In April 2023, Reddy joined Bharatiya Janata Party in New Delhi in presence of Union Minister Pralhad Joshi.

== Early life ==
Kiran Kumar Reddy was a member of the Indian National Congress party and his father, Amaranath Reddy, was a minister in P. V. Narasimha Rao's cabinet. His family hails from Nagaripalle, near Kalikiri, Annamayya district (erstwhile Chittoor) . He did his schooling from Hyderabad Public School and intermediate from St. Joseph's Junior College, Hyderabad. He did his B.Com. from Nizam College and LL.B. from University College of Law, Osmania University. He was an avid cricketer in college. He was batch mates with Nandamuri Balakrishna and former Indian Cricket team captain, Mohammad Azharuddin, who also represented Hyderabad in the Ranji trophy.
He also captained the Hyderabad under-22, South Zone Universities and Osmania University cricket teams. He also attended Besant Theosophical High School in Chennai for some years.

→ **MATERIAL SHOWN**:
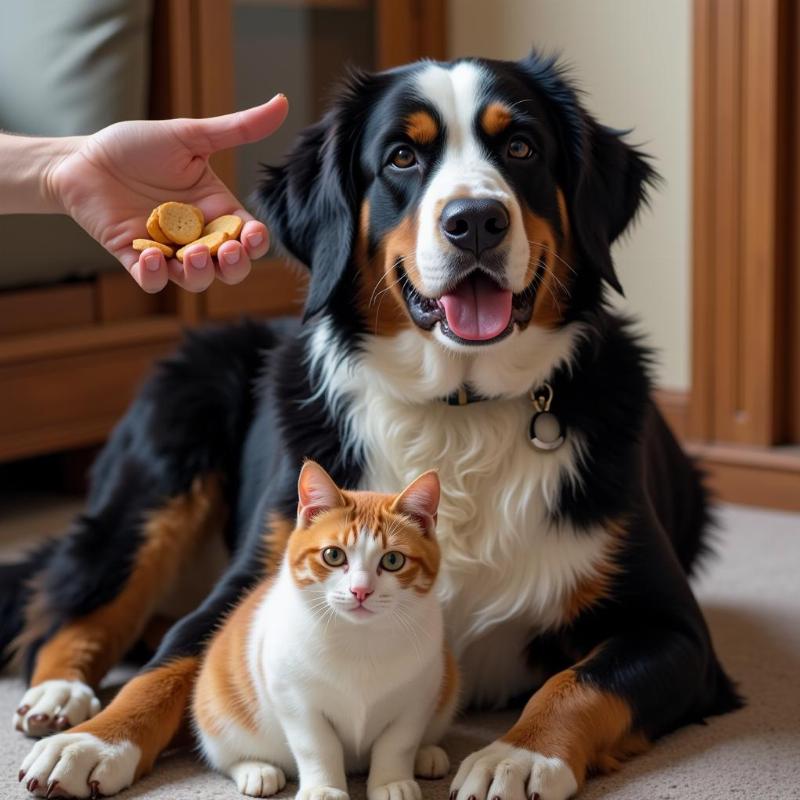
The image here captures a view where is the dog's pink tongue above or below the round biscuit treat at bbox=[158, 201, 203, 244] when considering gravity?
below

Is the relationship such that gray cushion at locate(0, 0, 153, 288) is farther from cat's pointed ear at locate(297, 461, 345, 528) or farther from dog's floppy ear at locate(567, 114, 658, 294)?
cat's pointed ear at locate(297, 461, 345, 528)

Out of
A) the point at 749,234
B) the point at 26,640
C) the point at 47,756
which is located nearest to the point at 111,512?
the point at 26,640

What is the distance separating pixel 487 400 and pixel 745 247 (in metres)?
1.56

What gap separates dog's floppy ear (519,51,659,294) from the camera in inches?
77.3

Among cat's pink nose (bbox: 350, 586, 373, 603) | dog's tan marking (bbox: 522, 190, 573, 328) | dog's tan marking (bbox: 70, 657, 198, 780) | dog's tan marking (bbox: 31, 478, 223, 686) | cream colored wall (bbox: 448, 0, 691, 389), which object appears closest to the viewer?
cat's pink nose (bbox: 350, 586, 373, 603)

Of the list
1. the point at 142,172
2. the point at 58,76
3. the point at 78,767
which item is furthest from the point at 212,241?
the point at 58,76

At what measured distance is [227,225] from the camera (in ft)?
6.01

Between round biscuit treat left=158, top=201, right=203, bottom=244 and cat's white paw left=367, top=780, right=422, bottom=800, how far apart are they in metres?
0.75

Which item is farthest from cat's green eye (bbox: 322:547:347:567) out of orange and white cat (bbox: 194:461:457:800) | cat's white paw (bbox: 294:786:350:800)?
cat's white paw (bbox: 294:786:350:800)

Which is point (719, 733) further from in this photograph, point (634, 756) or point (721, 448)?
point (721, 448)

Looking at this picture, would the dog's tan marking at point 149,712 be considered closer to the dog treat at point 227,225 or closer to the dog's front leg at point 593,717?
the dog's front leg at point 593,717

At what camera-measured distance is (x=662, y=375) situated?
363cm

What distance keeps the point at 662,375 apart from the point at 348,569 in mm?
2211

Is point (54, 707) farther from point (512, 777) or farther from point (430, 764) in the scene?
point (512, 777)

→ **EXPLORE THE MATERIAL**:
- A) Repeat the passage about Kiran Kumar Reddy word for word, from "He also captained" to "for some years.".
- B) According to the passage about Kiran Kumar Reddy, which college did he earn his B.Com. from?
- C) Resume the passage about Kiran Kumar Reddy, starting after its last sentence.

→ **REPLIES**:
- A)
He also captained the Hyderabad under-22, South Zone Universities and Osmania University cricket teams. He also attended Besant Theosophical High School in Chennai for some years.

- B) Nizam College.

- C)
== Political career ==
Reddy was elected to Andhra Pradesh Legislative Assembly in 1989 after his father's death. He served as member of the Public Undertakings Committee and Assurance Committee. He was elected to the state assembly from Native Vayalpadu (Valmikipuram) in 1989, 1999 and 2004. He lost in 1994 when Congress was routed in Chittoor district. He won from Pileru in 2009 after Valmikipuram got merged into Pileru constituency under delimitation. A known YSR loyalist, he was the Congress government chief whip for five years from 2004, before he was made the speaker. On 10 March 2014 he announced the formation of Jai Samaikyandhra Party with Chundru Srihari Rao as its Founder-President.

He re-joined the Congress party in July 2018 in the presence of Congress president Rahul Gandhi. In April 2023, he joined Bharatiya Janata Party.

=== As Speaker ===
Reddy was unanimously elected as Speaker of the 13th Andhra Pradesh Assembly in June 2009. His name for the speaker's post was proposed by erstwhile chief minister YS Rajasekhara Reddy, AIMIM floor leader Akbaruddin Owaisi, Agriculture minister N. Raghuveera Reddy and two other independents.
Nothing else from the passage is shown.